▶ _Excerpt to read_:
····················

Stubbornness got me this far…
This is part 4 of this series of posts on programming the i.MX SDMA Engine. The full series is as follows:
Way back in Part I of this series, I spoke of my main goal: to write a script which optimized the process of reading data from the i.MX’s SPI module and copying it to main memory.
First, let me talk about the flow of data which I think is optimal. From the block diagram of the i.MX7, one can see tha the SDMA has direct access to the shared peripheral bus via the Shared Peripheral Bus Arbiter (SPBA). This direct access means that the SDMA can read and write to the peripherals on this bus without signaling via the main bus (a.k.a. AXI bus or AHB bus). This is preferrable, as these peripherals can use enough data that the SDMA seems to be unable to keep up at times, if it has to bounce all data out to the AXI bus and back.

····················

▶ _Data provided_:
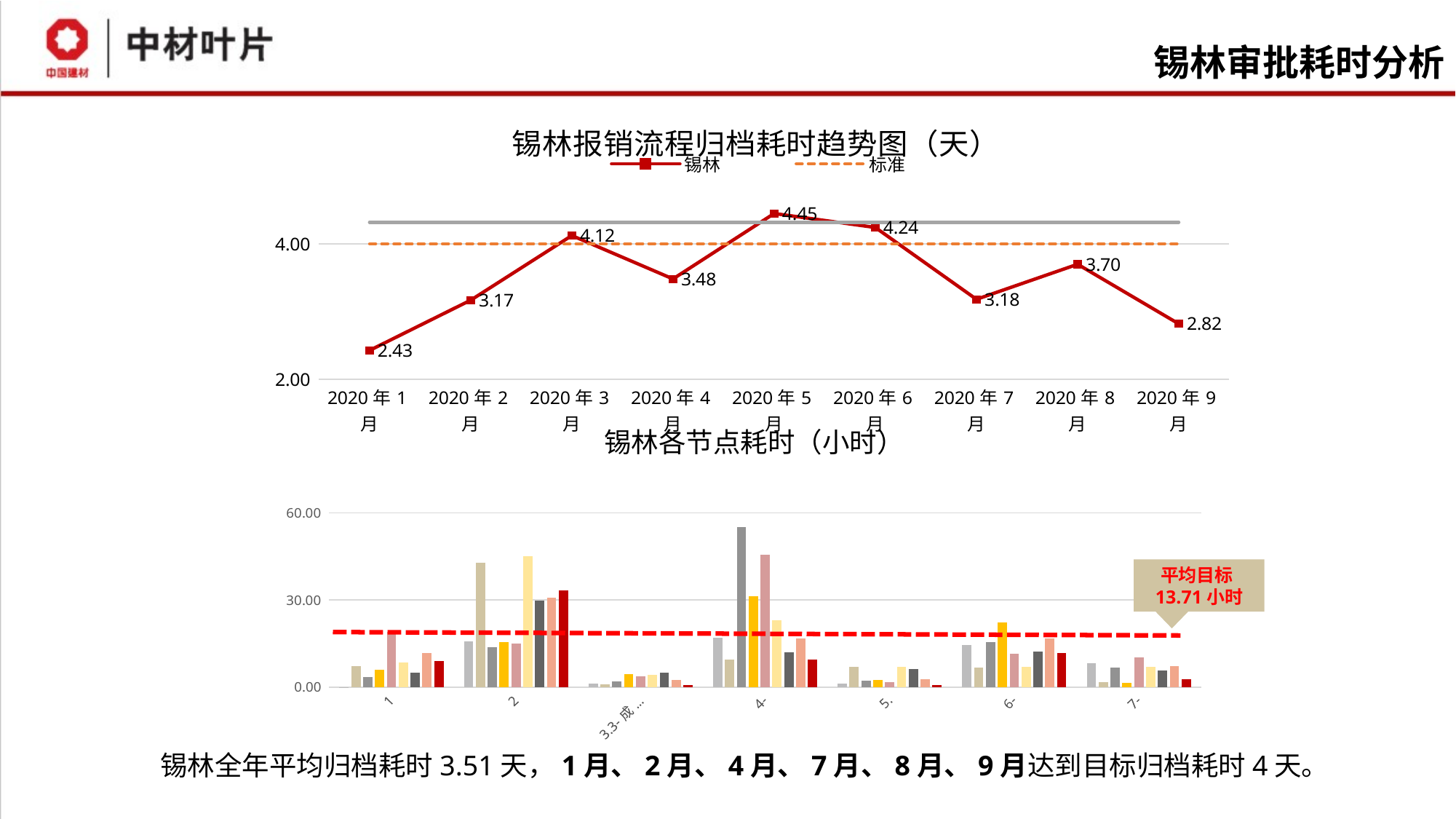
In the chart titled 锡林各节点耗时（小时）, what average target value is shown in the callout? 13.71 小时 In the chart titled 锡林报销流程归档耗时趋势图（天）, how many entries does the legend list? 2 In the chart titled 锡林报销流程归档耗时趋势图（天）, how many months are plotted on the x axis? 9 In the chart titled 锡林报销流程归档耗时趋势图（天）, which month has the highest value? 2020年5月 What kind of chart is the chart titled 锡林报销流程归档耗时趋势图（天）? line chart In the chart titled 锡林报销流程归档耗时趋势图（天）, what is the value for 2020年8月? 3.70 What kind of chart is the chart titled 锡林各节点耗时（小时）? bar chart In the chart titled 锡林报销流程归档耗时趋势图（天）, what is the value for 2020年5月? 4.45 In the chart titled 锡林报销流程归档耗时趋势图（天）, which month has the lowest value? 2020年1月 In the chart titled 锡林报销流程归档耗时趋势图（天）, what is the value for 2020年1月? 2.43 In the chart titled 锡林报销流程归档耗时趋势图（天）, which is larger, the value for 2020年3月 or 2020年4月? 2020年3月 In the chart titled 锡林报销流程归档耗时趋势图（天）, what is the difference between the values for 2020年5月 and 2020年9月? 1.63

····················

▶ _Problems and tasks_:
(A) Transcribe the i.MX SDMA post above, everything from "First, let me" down to "bus and back.".
(B) Pick up the i.MX SDMA post where it stops and carry it forward.

▶ _Answer list_:
(A)
First, let me talk about the flow of data which I think is optimal. From the block diagram of the i.MX7, one can see tha the SDMA has direct access to the shared peripheral bus via the Shared Peripheral Bus Arbiter (SPBA). This direct access means that the SDMA can read and write to the peripherals on this bus without signaling via the main bus (a.k.a. AXI bus or AHB bus). This is preferrable, as these peripherals can use enough data that the SDMA seems to be unable to keep up at times, if it has to bounce all data out to the AXI bus and back.

(B)
Here’s the block diagram of the i.MX7, with the SDMA, SPBA and SPI modules highlighted. We want to have the communication between the SPI module and the SDMA happen over the SPBA (in green below), and not via the AXI bus (orange, below). Only data destined for DRAM should go out over the AXI bus.
So, how well do the standard scripts do at achieving this goal? The standard devtree for the i.MX7 includes the following:
ecspi1: ecspi@30820000 {
// [snip]
dmas = <&sdma 0 7 1>, <&sdma 1 7 2>;
dma-names = "rx", "tx";
};
The SDMA handles take 3 parameters. The first is the SDMA request number which is activated by that particular peripheral. You can look these up in the “SDMA event mapping” section of the reference manual. For the i.MX7, this looks like:
SDMA | Module | Description |
---|---|---|
0 | ECSPI1 | eCSPI1 Rx request |
1 | ECSPI1 | eCSPI1 Tx request |
2 | ECSPI2 | eCSPI2 RX request |
etc… |
So, the first SDMA channel above will be triggered by a RX request from the SPI 1 module, and the second by a TX request from the same module.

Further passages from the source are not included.